> Text under study
*** Begin section ***

In 1975, Rigo Tulku Rinpoche met a generous German lady, Mrs. Irmtraut Woeger, for the first time. Rigo Tulku Rinpoche requested her to establish an organization to help the Tibetan refugees in India. Mrs. Irmtraut Woeger started a charitable organization named German Aid Organization for Tibetans, and this organization helped many local Tibetans in Bir and surrounding area.
Rigo Tulku Rinpoche requested Mrs. Woeger to extend her assistance to all the Tibetan refugees in India, and since then, her organization has found sponsors for around thirty thousand Tibetan refugees in different settlements, schools and monasteries in India.
In 2005, Mrs. Woeger received the Loving and Compassionate Mother Medal awarded by World Charitable Organization, and H.H. The 14th Dalai Lama visited Berlin to present the Medal to Mrs. Woeger.

*** End section ***

> Dataset section
*** Begin section ***

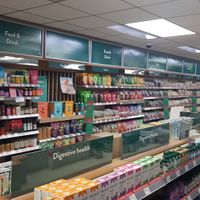 Essentials at Holland & Barrett - Merrion Shopping Centre in Leeds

*** End section ***

> Work item A
Condense the paragraph of the text about Mrs. Woeger's aid organization that begins "In 1975, Rigo Tulku Rinpoche met" into a brief list that keeps its main facts.
> Work item B
In the text about Mrs. Woeger's aid organization, take the part that opens with the words containing "Rigo Tulku Rinpoche requested Mrs." and closes with "monasteries in India.", and write it out again with "sponsors" swapped for "donors".
> Work item C
Pick up the text about Mrs. Woeger's aid organization after its final sentence and carry it forward.
The material placed after the text stands apart from it.

> Response box A
- In 1975, Rigo Tulku Rinpoche first met Mrs. Irmtraut Woeger, a German lady.
- He asked her to set up an organization to help Tibetan refugees in India.
- She founded the German Aid Organization for Tibetans.
- It helped many local Tibetans in Bir and the surrounding area.

> Response box B
Rigo Tulku Rinpoche requested Mrs. Woeger to extend her assistance to all the Tibetan refugees in India, and since then, her organization has found donors for around thirty thousand Tibetan refugees in different settlements, schools and monasteries in India.

> Response box C
In 1980, Rigo Tulku Rinpoche sent ten thousand Chinese Yuan for the reconstruction of Rigo Monastery in his birthplace in Tibet. He also sent a human size gilded copper statue of Buddha and Guru Rinpoche along with two hundred small statues to put inside the monastery.
Since 1998, Rigo Tulku Rinpoche visited Rigo Monastery in Tibet three times. He financially assisted building a new three story temple and a big gilded copper statue of Buddha and many other religious objects inside the temple. He gave teachings and empowerments to many local people of Rigo Monastery. He built a school for the local children and provides the financial supplies for the school and teachers.
He gave a statue of Buddha to every family of the villages around Rigo Monastery. He even paid forty thousand Chinese Yuan to bring electricity to Rigo Monastery and the villages around it.
Since 1991 Rigo Tulku Rinpoche has been the accounting director of Nyingma World Peace Prayer in Bodh Gaya every year. He was in charge of building a new temple surrounded by several buildings with many rooms where all the monks could stay during the Nyingma World Peace Prayer. Rigo Tulku Rinpoche has been contributing enormously to the Nyingma World Peace Prayers, and helping Tibetan schools and many Tibetans in India.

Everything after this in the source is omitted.